Third on the roundtable dais is Travis Mulhauser, a Petoskey, Mich., transplant who received his MFA from UNCG and now calls Durham home. His novel “Sweetgirl” is his first, though it was preceded in 2005 by “Greetings from Cutler County,” a collection of stories and a novella.

“Sweetgirl” is one of the few books from this year’s authors that I have read, and I found it to be one fantastic novel. Set in the upper Midwest, this story is of a 16-year-old girl in search of her missing mother who faces unexpected challenges and hazards in her pursuit. Reviews have compared it to “True Grit” and “Winter’s Bone,” but I found myself thinking of the works of Bonnie Jo Campbell, especially “Once Upon a River.”

“Sweetgirl” was picked by Ploughshares as a Best Book of the New Year, and, though out only several weeks, is ranked number nine on the Great Lakes Independent Bookseller’s Association bestseller list and debuted at number 12 on the Midwest Indie List.
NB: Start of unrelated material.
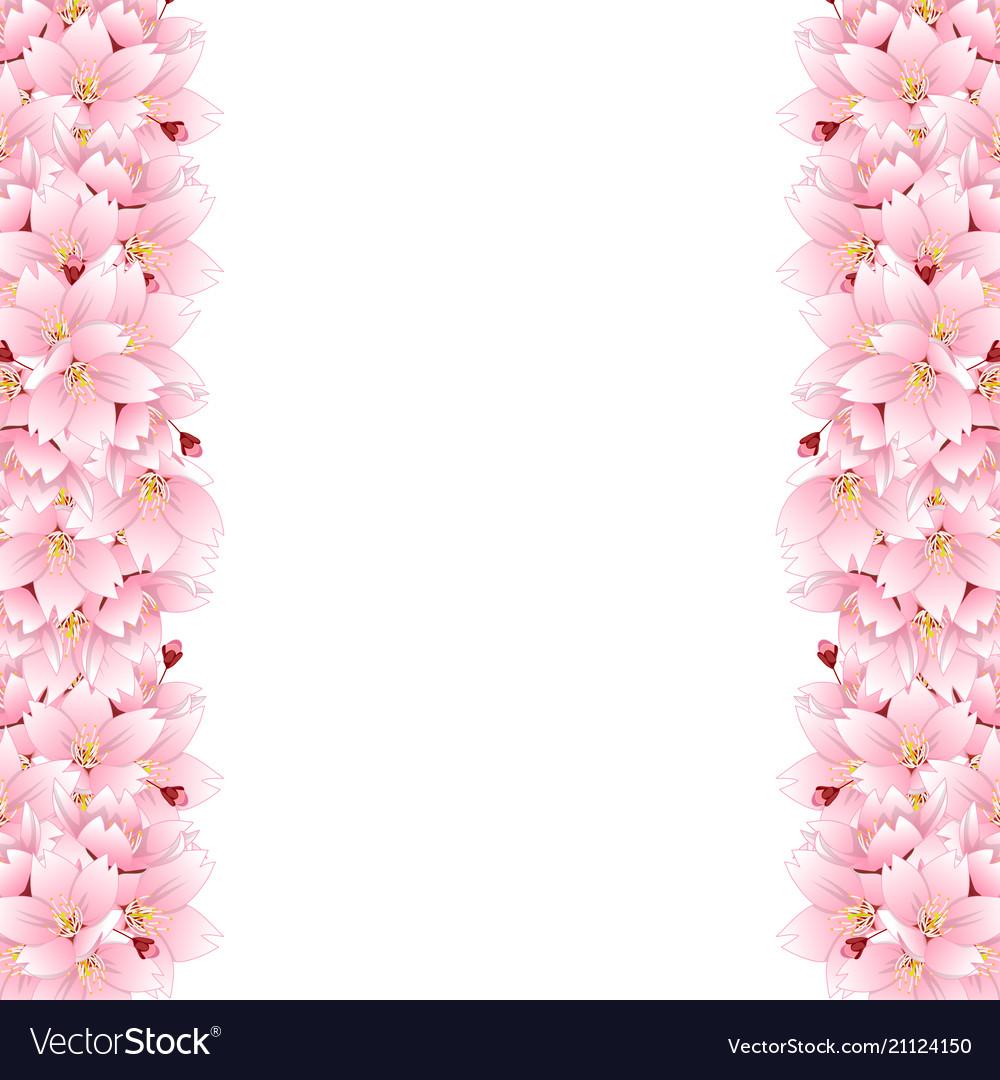 Sakura cherry blossom flower border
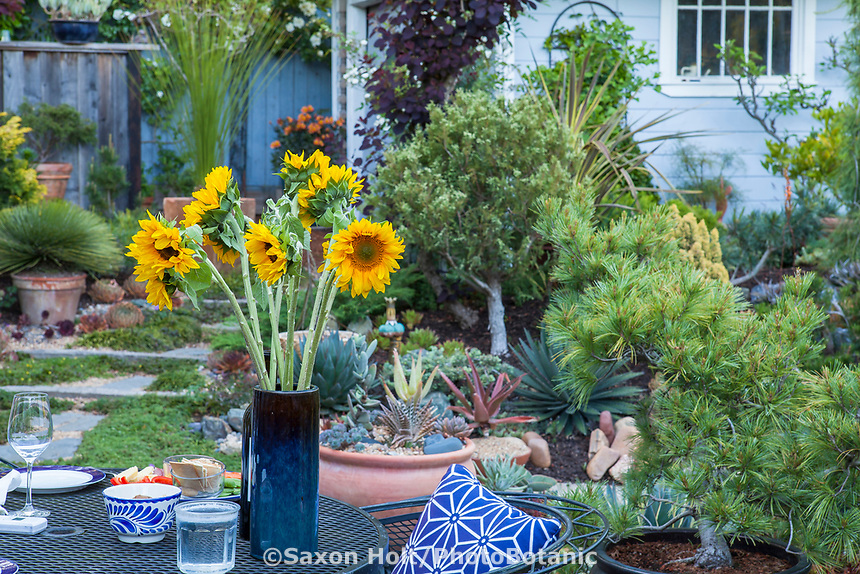 Vase of sunflowers on backyard patio table, California plant collector garden - Carol Brant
Dannye Romine Powell, of the Charlotte Observer, said, “This debut novel is chillingly lyrical and filled with a love so raw and fierce it takes your breath.”

“Sweetgirl” received blurbs from Ron Rash, Brock Clarke and Michael Parker, who was a guest author at RRR 2015. Parker said, “This novel comes on like the blizzard at its center, and leaves you dazzled and dazed not only by how much Travis Mulhauser knows, but how deeply he cares.”

NPR, in its stellar review, concluded: “Mixing humor and tragedy is always a difficult balancing act, particularly in a novel dealing with drug addiction, broken families and violence, and the fact that Mulhauser pulls it off so brilliantly in a debut novel is something like a miracle. ‘Sweetgirl’ is hilarious, heartbreaking and true, a major accomplishment from an author who looks certain to have an impressive career ahead of him.”

The final chair on the stage will be filled by Ross Howell Jr., born in West Virginia, moved all over the country and finally raised in Floyd County, Va., now living in Greensboro; he teaches at Elon University. He received his education at University of Virginia, Harvard, and the Iowa Writer’s Workshop before pursuing a career in fundraising, marketing and book publishing.

Howell did not let that MFA from Iowa go to waste, publishing short fiction in a number of literary journals and magazines, but his novel “Forsaken,” published just this month, is his first book. Howell says, “… I should be old enough to know better,” but I think once you have met the author and read the book, you will beg to disagree with him.

“Forsaken” is based on a true story, the 1912 murder trial of Virginia Christian in Hampton, Va. The African American child was found guilty of murdering her 51-year-old employer and executed in the electric chair at the age of 17. Many of the characters are true historical figures, including Christian herself, her attorney George Washington Fields, a former slave who graduated from Cornell and continued to practice law even though blind, and Gov. William Hodges Mann, who denied Christian clemency.

The narrator, the journalist Charles Mears, is more of a fabrication, and yet he, as much as Virginia Christian, is who the novel is about, and it is Mears who drives the story. Howell did a tremendous amount of research in order to write “Forsaken,” and he has taken that raw information and transformed it into a novel of the times then and sadly, in some respects, our times today.

It is obvious from the beginning that Howell’s interest in his subject neither began nor will end with his novel. In an interview with Shelf Awareness, Howell says, “Virgie Christian’s life and death were shaped by the distrust and hate of one race for another. I saw that distrust and hate as a young man. And now, a full century after her death, I see hate and distrust growing.” Howell concludes, “I hope readers take away from this novel empathy, hope and the resolve to honor human dignity.”